▸ SOURCE EXCERPT

══════

Central versus localized optimization-based approaches to power management in distribution networks with residential battery storage

Significance Statement

Different approaches have been proposed previously for scheduling demand-side battery storage, usually with one of two objectives; alleviating the need for distribution grid reinforcement by managing bi-directional power flows or reducing electricity bills for customers. However, without careful coordination, the potentials of demand-side approaches might not be fulfilled.

Dr. Elizabeth Ratnam from the University of California Berkeley (formerly of the University of Newcastle, Australia) and Professors Steven Weller and Christopher Kellett from the University of Newcastle in Australia investigated two optimization-based algorithms to balance an increase in the operational savings that accrue to residential customers with combined photovoltaic (PV) battery storage systems against management of distribution grid power flows to alleviate voltage rise and other local conditions that necessitate grid reinforcement. The article was published in the International Journal of Electrical Power and Energy Systems.

══════

▸ DATASET SECTION
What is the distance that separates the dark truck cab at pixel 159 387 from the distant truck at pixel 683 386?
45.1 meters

══════

▸ SHORT EXERCISE
In the text on power management with residential battery storage, which journal published the article?

▸ EXERCISE RESULT
The International Journal of Electrical Power and Energy Systems.